NEW MEXICO  - In 2008, back when she was a fresh-faced Disney star, a reporter asked Demi Lovato about her taste in music. “What fascinates me,” she said, “is metal.” She continued by namechecking hardcore bands Dimmu Borgir and Job For A Cowboy, whose songs were called things like Reduced to Mere Filth and Tormentor of Christian Souls. Then, the 15-year-old had second thoughts. “I think Disney Channel president Gary Marsh would kill me.” That irreverent candour has always been part of Lovato’s appeal. from her days on kids’ TV to her platinum-selling music career, via stints on the US X Factor and the sitcom Will & Grace. But she’s never fulfilled the promise of a Demi Lovato metal album... until now. The singer’s eighth album, Holy Fvck, is a sonic assault of razor blade guitars and throat-scorching vocals that strips away the radio-friendly veneer of her earlier material. She signalled the stylistic shift earlier this year, with an Instagram post captioned: “A funeral for my pop music.” In the accompanying photo, Lovato raised both middle fingers to the camera, while surrounded by her record label team.

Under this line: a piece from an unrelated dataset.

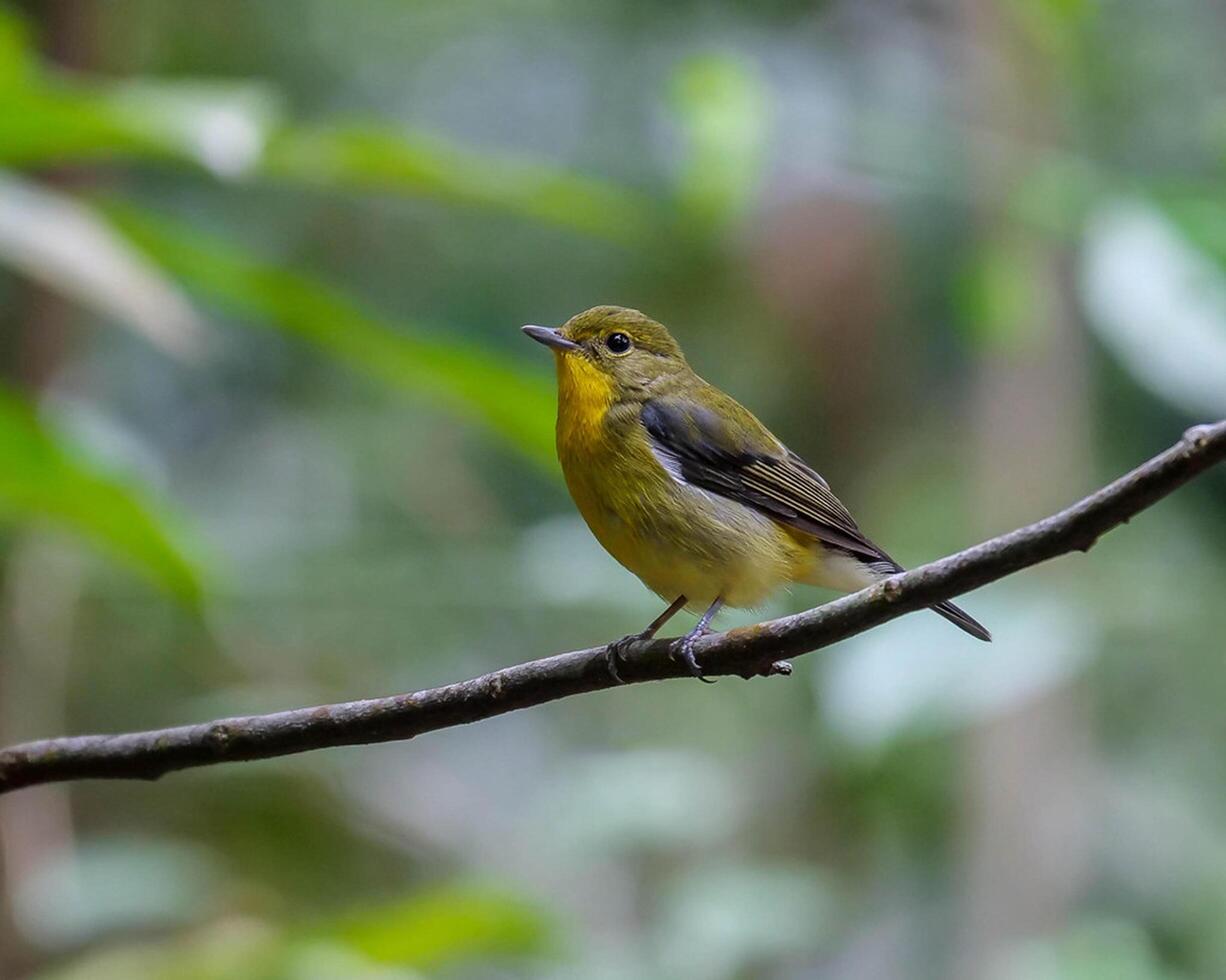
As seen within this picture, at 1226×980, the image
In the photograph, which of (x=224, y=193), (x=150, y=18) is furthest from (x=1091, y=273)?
(x=150, y=18)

“It wasn’t an actual funeral,” laughs the star, “but I was in a label meeting and we all happened be wearing black and I was like, ‘This is perfect because I’m not playing pop music anymore. This is a rock album.’

“I definitely wanted to go harder with the sound.”

The music’s dark hues are matched by Lovato’s lyrics, which document the latest twists in her complicated journey through alcohol and drug addiction, mental health issues, treatment and recovery.

She started writing the album after a voluntary stint in rehab last December, which exposed a lot of “unresolved trauma” from her 20 years in the spotlight.

“I had learned to honour my anger rather than shoving it down, which I had been doing for quite some time, and that really showed in the lyrics,” she says.